Plaintiff moved for leave to enter a default against the non-answering Defendants and for summary judgment against the answering Defendant.  Appearing Defendant argued that the affidavits were insufficient.  The Court shot down each of these arguments.

“Defendant, Yager, argues that Plaintiff has failed to provide proof in admissible form sufficient to eliminate all material issues of fact. Yager opines that the ”’affidavit’ of Ms. Hershman is defective and cannot serve to establish that a notice for physical examination was “mailed” because there is no recitation that the statements are made under penalty of perjury.”

“Defendant contends that, because the affirmation of Dr. Winell is undated, it is unclear that it  was executed after the dates of the scheduled physical examinations. Defendant argues that,  because Dr. Winell identified an office procedure and referred to his records and notes, his documentation and his written correspondence to Plaintiff should be in evidence and that without  these documents Plaintiff cannot establish that there are no material issues of fact and the motion should be denied.”

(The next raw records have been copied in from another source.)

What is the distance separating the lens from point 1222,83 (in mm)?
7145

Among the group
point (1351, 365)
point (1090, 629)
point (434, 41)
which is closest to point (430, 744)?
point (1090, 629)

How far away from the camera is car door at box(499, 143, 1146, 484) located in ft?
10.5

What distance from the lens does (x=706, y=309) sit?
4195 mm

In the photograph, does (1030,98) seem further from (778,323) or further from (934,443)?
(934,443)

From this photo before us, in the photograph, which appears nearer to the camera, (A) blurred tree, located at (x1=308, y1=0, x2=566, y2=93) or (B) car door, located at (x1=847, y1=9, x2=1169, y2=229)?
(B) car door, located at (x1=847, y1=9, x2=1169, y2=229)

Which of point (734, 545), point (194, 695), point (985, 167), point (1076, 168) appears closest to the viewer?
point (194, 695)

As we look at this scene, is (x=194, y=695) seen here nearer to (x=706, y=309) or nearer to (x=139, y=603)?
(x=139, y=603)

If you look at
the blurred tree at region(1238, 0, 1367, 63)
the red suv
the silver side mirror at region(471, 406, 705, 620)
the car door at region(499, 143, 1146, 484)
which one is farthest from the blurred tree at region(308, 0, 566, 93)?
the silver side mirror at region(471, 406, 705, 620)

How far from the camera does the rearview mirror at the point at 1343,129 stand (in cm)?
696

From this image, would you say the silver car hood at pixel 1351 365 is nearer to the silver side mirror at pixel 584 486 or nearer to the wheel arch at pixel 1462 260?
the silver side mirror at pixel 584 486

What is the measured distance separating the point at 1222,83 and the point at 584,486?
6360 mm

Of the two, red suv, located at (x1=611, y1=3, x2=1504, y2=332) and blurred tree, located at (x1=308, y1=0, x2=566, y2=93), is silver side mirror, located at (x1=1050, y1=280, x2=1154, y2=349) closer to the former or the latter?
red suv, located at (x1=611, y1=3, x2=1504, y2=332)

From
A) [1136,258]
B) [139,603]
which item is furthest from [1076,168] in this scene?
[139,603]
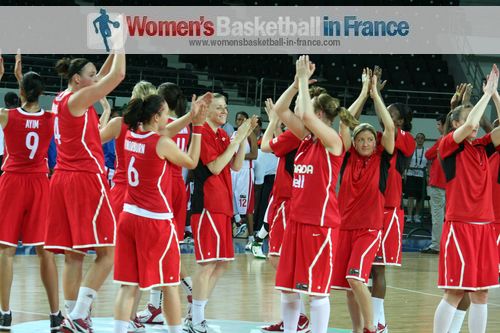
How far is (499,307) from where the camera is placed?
31.0 ft

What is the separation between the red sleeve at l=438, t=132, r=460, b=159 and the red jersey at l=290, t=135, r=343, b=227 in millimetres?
820

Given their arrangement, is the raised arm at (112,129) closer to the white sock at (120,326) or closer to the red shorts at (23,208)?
the red shorts at (23,208)

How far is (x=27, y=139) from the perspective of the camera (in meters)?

“Defendant’s arguments are without merit. CPLR § 2309(b) provides that “An oath or  affirmation shall be administered in a form calculated to awaken the conscience and impress the  mind of the person taking it in accordance with his religious or ethical beliefs.  “There is no  specific form of oath required in this State” Collins v. AA Trucking Renting Corp., 209 A.D.2d  363 (1 st Dep’t 1994).”

“Ms. Hershman’s affidavit states that she was “duly sworn” and is notarized, with the  notary reciting that the affidavit was “sworn to before me this 23rd day of October, 2012.” As  such, her affidavit meets the requirement that an oath or affirmation be administered in a form  calculated to awaken the conscience, and this Court takes notice of her affidavit.”

“As to the argument that it is unclear as to when Dr. Winell’s affidavit was executed  relative to the scheduled dates of the physical examinations, this argument is unavailing. It is  clear from the use of the past tense in the affidavit that it was executed after the dates of the  scheduled examinations.”

“Regarding the argument that Dr. Winell is relying upon his office procedures, notes mid  records and that these should therefore be produced, this argument is without merit. Dr. Winell  clearly states that his affirmation is based upon personal knowledge. ”

“Yager further contends that Plaintiff did not properly provide Sosa’s attorney with notice  of the physical examinations. However, there is no evidence that Sosa had an attorney at the  time the notices were sent.”  Note the court here places burden on medical provider/ EIP to raise an issue of fact regarding existence of attorney.”

“In conclusion, Plaintiff has provided evidence in admissible form sufficient to eliminate  any question of fact. Plaintiff has shown that Mr. Sosa failed to appear for properly scheduled  medical examinations, a condition president to payment of no-fault benefits to him or his assigns.  Therefore, summary judgment is warranted. Plaintiff has further shown that the summons, complaint, and the present mot on were served upon each of the defendants.”

IME no-show with statement regarding quantum of proof regrding the “no-show”

Right Aid Diagnostic Medicine, P.C. v Travelers Ins. Co., 2013 NY Slip Op 51033(U)(App. Term 2d Dept. 2013)

One of the most contentious areas involving the IME no-show defense involves the proof necessary to show that Claimant failed to attend the examination.

“Defendant also submitted an affirmation by its examining physician and affidavits by its examining chiropractor, psychologist and acupuncturist, respectively, each of which stated that plaintiff’s assignor had failed to appear for the scheduled IMEs.”

I think this is all that is necessary on motion. Examining doctor says Claimant did not show.  That is it.